I thought I'd share some interesting learnings about how the BB 8830 GPS works from my own recent good/bad experience: Observation 1:
I have a TELUS 8830 - which of course comes GPS enabled. I've always noticed that anytime a GPS location is requested you can see the device communicating with "something" (given away by the fact that the data transfer arrows flash in the top right). This, and the fact that the GPS does NOT work when there is no cell coverage, is pretty much a dead giveaway that this is some form of assisted GPS. It does use satellites to determine a position, but it gets the satellite ephemeris and other data via the network. This server is called a PDE (position determining entity) or MPC (mobile positioning centre). Observation 2:
I recently saw on this forum that Verizon Navigator was released. I thought I would give it a try (fully realizing that it was unlikely to actually work, but I wanted to see what it looked like). I installed it, it didn't work (as expected) and I deleted it. Later that day I fired up Google Maps (which I have always had and has always worked) and it said "Signal too weak to determine location". I thought: "That's odd - never seen that before." I went outdoors and tried again. No dice. BB Maps didn't work either. I started to sweat. Reinstalled GMaps. Still no workie. Wiped the handheld and reinstalled the OS from scratch. No dice. I realized I was scr*wed. My internal GPS no longer worked. Now what?

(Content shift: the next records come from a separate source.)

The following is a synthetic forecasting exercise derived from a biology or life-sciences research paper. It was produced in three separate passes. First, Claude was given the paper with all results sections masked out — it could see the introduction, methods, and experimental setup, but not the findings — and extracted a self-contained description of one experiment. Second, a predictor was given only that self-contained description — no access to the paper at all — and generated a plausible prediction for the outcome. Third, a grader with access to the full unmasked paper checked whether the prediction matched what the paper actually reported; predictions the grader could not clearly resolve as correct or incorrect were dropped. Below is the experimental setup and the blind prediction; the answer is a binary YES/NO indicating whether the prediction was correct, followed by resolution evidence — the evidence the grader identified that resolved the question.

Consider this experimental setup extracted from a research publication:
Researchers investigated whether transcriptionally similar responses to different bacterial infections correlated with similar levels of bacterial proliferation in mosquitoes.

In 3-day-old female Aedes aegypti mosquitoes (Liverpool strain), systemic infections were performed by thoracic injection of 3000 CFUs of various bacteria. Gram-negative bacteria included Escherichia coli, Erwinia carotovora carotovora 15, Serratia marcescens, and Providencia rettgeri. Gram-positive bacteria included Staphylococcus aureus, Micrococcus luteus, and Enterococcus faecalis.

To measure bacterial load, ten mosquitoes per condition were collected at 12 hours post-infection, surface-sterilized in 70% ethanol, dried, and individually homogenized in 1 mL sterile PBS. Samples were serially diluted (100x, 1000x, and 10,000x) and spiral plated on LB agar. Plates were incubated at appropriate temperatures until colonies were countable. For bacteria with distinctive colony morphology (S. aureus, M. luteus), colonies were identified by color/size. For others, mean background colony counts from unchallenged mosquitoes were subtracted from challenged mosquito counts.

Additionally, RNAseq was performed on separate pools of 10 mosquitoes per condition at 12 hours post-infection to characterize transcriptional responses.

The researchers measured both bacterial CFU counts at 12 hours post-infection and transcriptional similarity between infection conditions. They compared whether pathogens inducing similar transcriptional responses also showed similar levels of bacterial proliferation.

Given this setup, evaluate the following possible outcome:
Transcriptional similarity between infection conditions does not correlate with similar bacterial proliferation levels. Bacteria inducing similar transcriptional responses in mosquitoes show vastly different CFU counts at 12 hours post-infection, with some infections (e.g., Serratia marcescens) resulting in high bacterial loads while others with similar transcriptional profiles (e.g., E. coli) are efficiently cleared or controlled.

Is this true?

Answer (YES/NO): NO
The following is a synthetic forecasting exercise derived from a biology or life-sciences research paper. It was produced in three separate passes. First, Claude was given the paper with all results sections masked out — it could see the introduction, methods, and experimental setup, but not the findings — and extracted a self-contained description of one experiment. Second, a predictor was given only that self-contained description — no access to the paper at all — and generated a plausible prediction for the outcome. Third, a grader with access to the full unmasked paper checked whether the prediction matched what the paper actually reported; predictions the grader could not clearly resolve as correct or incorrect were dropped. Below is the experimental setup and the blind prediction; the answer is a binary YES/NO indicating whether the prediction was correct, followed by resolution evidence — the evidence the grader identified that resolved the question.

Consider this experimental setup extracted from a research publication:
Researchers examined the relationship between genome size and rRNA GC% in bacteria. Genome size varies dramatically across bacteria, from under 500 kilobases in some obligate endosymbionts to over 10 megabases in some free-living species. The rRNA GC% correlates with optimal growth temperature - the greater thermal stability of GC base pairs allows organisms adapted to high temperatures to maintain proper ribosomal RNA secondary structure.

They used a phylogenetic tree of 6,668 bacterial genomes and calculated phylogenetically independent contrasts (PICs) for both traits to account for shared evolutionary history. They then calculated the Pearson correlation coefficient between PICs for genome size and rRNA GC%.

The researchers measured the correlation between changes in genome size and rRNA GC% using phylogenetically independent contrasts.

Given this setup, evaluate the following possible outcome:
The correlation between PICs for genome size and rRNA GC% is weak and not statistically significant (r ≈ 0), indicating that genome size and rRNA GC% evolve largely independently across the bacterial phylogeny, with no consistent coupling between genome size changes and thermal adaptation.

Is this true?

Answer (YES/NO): NO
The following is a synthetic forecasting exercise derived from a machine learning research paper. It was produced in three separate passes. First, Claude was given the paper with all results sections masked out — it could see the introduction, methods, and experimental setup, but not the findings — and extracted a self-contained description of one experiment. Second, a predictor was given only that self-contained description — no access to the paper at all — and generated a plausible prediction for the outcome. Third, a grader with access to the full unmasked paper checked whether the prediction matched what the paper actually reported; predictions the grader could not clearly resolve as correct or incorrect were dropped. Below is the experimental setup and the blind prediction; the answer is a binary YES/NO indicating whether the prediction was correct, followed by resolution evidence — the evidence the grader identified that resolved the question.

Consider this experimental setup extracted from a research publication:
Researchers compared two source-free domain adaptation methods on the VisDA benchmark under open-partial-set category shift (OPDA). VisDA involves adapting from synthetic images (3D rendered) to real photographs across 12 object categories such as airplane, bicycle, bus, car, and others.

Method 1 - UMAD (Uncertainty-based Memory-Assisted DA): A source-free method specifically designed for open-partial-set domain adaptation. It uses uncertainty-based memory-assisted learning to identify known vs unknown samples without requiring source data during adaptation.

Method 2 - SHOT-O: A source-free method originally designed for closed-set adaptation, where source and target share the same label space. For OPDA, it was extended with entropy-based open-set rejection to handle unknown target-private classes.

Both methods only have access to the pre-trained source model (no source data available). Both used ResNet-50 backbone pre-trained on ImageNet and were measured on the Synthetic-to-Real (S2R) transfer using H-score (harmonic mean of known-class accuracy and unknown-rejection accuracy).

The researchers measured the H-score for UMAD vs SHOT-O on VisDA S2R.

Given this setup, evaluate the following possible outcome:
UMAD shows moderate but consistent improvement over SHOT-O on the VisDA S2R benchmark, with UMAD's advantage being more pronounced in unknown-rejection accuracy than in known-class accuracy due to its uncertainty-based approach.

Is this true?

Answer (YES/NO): NO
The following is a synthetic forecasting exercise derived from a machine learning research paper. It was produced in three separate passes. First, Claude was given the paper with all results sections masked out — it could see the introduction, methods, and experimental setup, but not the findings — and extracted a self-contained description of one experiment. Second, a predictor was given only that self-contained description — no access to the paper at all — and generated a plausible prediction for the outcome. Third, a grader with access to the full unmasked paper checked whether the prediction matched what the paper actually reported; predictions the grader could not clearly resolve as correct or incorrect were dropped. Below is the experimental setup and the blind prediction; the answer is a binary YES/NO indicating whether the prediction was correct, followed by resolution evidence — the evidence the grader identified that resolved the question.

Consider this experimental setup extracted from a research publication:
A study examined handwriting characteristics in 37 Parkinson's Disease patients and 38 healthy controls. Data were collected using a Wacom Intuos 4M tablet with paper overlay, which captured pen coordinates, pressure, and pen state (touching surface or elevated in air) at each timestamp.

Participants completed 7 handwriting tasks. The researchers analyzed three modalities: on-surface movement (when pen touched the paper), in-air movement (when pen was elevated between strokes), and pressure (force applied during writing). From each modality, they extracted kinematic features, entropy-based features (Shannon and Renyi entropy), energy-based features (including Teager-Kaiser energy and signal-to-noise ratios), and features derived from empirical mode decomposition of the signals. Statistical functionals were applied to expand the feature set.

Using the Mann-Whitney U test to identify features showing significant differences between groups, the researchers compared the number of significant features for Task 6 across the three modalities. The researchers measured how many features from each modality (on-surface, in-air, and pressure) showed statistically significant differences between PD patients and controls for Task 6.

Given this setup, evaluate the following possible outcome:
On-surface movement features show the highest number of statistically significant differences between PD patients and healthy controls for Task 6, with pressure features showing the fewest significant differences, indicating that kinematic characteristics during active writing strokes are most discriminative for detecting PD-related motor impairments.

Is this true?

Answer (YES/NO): NO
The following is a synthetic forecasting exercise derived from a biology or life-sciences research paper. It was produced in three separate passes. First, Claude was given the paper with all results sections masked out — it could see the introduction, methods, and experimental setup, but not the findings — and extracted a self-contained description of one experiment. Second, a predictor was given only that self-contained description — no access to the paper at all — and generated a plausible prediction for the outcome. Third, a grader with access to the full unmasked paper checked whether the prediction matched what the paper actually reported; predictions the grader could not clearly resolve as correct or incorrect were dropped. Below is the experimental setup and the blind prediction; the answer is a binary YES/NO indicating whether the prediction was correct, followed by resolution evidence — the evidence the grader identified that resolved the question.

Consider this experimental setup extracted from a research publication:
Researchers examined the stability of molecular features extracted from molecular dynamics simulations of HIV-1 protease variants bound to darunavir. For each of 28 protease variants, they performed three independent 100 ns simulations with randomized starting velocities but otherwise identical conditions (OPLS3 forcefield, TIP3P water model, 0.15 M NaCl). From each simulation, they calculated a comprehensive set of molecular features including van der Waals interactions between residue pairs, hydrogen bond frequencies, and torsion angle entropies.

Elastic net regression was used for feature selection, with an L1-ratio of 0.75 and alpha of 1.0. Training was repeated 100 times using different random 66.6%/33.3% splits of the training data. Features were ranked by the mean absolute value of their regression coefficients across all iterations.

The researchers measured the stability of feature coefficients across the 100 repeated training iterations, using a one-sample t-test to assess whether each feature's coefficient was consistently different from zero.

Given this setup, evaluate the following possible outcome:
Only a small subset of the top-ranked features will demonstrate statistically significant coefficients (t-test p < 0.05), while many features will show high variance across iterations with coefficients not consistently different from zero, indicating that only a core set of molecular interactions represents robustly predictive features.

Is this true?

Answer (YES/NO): YES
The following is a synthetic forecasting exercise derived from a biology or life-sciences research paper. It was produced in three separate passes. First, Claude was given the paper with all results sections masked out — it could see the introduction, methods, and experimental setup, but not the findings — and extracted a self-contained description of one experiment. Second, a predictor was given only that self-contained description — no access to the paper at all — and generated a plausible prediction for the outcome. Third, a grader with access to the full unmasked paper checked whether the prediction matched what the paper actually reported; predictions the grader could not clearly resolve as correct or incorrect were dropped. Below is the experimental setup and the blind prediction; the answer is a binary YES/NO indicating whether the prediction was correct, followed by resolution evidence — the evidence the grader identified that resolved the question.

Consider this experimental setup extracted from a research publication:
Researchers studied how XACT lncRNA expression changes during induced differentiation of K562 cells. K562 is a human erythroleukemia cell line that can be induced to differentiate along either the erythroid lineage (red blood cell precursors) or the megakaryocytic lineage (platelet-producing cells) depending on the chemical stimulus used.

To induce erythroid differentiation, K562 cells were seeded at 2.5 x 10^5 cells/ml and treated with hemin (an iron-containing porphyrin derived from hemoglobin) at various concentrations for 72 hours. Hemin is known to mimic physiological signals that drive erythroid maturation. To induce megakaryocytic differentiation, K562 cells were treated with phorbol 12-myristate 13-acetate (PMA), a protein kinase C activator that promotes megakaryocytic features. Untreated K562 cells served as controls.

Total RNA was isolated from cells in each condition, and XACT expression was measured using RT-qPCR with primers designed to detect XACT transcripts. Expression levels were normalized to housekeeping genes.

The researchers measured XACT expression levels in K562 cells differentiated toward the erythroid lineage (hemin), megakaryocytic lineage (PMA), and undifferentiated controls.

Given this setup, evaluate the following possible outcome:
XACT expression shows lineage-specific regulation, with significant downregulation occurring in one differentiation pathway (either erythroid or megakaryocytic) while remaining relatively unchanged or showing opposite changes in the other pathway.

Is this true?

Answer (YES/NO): NO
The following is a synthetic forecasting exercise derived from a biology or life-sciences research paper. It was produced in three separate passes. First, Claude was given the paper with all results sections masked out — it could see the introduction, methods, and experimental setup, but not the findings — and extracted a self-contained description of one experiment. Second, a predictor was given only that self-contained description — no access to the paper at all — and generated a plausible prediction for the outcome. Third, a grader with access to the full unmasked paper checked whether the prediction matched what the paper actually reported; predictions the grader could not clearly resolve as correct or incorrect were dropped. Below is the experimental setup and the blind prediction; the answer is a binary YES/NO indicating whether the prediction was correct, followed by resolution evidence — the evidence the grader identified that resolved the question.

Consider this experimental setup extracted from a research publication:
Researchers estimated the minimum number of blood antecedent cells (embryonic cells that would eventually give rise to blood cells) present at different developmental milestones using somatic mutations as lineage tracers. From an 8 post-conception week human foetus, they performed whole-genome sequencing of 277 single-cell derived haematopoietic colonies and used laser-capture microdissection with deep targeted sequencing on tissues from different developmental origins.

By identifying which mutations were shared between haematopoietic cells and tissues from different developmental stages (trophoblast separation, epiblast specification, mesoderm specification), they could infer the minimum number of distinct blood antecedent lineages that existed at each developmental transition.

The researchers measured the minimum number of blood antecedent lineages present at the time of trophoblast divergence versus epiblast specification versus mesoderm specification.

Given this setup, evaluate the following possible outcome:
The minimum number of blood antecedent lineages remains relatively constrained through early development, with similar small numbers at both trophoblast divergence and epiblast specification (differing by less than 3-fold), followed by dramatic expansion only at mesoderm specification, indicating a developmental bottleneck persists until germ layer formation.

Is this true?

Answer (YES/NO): NO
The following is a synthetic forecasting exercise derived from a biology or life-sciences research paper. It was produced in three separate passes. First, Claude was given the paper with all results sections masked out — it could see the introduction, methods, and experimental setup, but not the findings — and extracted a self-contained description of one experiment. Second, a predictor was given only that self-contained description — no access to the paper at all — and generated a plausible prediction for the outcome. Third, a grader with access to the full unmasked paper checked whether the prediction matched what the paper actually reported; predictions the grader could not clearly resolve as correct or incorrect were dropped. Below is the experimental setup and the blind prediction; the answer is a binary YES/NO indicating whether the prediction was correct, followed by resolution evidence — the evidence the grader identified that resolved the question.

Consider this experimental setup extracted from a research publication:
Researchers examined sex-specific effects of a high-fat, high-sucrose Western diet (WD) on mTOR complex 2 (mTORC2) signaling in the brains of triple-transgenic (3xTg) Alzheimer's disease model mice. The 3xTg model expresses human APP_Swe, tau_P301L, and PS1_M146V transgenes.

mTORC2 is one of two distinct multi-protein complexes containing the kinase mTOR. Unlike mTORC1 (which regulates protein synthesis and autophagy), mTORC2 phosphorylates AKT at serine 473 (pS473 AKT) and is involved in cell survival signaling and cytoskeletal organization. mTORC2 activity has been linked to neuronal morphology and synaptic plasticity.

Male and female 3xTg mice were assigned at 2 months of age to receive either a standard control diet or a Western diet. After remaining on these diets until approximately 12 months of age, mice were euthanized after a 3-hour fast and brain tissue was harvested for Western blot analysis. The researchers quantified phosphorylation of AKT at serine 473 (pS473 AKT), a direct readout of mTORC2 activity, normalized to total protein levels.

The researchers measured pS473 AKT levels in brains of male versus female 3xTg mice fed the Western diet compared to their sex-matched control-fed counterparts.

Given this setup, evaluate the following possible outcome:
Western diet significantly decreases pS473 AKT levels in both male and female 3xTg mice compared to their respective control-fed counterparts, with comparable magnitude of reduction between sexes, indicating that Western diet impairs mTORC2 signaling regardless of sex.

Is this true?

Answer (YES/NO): NO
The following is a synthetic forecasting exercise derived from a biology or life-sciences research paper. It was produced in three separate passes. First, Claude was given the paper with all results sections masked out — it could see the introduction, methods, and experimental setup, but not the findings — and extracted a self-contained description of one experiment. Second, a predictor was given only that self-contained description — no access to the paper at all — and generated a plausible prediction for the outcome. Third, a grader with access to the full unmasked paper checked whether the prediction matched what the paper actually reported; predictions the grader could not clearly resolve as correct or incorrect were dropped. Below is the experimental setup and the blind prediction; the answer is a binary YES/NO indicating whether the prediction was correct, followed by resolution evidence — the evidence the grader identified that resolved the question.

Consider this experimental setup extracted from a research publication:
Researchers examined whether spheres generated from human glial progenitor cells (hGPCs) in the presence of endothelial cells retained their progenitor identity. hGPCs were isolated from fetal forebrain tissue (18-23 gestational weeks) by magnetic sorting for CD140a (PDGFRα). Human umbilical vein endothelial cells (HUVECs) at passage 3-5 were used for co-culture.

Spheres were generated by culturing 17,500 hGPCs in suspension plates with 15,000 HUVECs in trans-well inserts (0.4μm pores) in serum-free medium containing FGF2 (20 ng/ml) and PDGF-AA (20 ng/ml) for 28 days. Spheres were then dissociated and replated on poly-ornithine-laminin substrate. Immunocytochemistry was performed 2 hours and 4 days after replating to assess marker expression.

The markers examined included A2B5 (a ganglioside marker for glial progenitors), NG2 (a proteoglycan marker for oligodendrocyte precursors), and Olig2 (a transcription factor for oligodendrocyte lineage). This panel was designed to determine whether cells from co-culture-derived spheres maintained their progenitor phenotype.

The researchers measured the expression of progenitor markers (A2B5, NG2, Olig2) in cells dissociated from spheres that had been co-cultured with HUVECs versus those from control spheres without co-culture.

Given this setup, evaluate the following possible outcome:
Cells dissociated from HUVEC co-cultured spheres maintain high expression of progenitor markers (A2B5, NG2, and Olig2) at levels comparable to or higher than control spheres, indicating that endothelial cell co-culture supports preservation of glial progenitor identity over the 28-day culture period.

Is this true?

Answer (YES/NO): YES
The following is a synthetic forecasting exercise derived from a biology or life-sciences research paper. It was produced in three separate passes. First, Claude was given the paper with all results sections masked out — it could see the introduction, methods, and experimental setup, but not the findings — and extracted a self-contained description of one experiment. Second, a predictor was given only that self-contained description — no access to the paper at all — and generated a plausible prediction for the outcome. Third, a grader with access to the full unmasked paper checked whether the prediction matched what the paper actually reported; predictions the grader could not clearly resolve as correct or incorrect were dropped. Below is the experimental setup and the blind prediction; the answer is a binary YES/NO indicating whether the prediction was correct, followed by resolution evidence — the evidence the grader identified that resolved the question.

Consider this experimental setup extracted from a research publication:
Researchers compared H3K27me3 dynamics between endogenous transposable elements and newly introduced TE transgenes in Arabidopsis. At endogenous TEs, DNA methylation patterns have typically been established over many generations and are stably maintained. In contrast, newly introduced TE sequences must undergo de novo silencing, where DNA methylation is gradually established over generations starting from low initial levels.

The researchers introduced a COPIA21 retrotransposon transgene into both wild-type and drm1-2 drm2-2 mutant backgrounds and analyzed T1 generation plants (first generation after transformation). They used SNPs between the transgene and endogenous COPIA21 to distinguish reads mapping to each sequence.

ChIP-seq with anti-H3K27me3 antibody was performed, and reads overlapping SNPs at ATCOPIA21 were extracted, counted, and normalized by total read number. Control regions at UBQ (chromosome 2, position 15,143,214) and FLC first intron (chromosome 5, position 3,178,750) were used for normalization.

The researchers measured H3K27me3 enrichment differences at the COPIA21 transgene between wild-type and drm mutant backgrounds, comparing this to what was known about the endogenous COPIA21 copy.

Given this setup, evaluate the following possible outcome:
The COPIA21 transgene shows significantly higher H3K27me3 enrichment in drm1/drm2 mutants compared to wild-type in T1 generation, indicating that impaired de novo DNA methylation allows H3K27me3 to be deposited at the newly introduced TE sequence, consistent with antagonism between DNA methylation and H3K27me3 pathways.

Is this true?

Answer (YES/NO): NO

After fruitless calls to TELUS tech support I came to the sad conclusion that I had done something horrible to my phone and would need a handheld swap (still under warranty of course).
But still it bothered me: how could the GPS have worked before, and yet even reloading the OS did not fix it!? What could VZW Nav have done to my device that is stored somewhere other than the flash memory?!
After a couple of days I had an inspiration: I fired up QPST 2.7 and read the service programming configuration from the CDMA chipset (fortunately I have my MSL). I browsed through, and stopped when I came to the "gpsOne" tab. I noticed that while "Allowed" was checked off, the PDE IP address was set to "127.0.0.1". The loopback address?? "That can't be right!" I thought. But what should
Fortunately, I had a saved QPST configuration from an earlier HTC S720 handset - I checked that and found that sure enough there was supposed to be a real address in that spot: 216.198.xxx.xxx (I'm not including the actual address here). "No - it couldn't be that easy! Could it?"
I entered the new address, wrote it to the phone and rebooted. Surprise, surprise - my internal GPS worked again! Conclusion:
VZW Nav appears to wipe out the PDE address stored in the CDMA chipset. Why? Presumably to help VZW enforce their block against third-party software using the internal GPS. Maybe, just maybe - if the appropriate address of the VZW PDE was entered in that field on a VZW 8830, then maybe it would unlock the internal GPS. I have no way of knowing (not a VZW customer) and leave it as an exercise for the reader. Disclaimer:
Messing around with any of the above may brick your phone and I accept no responsibility if you do so. Also, don't ask me for a copy of QPST or your MSL - you are on your own for locating those.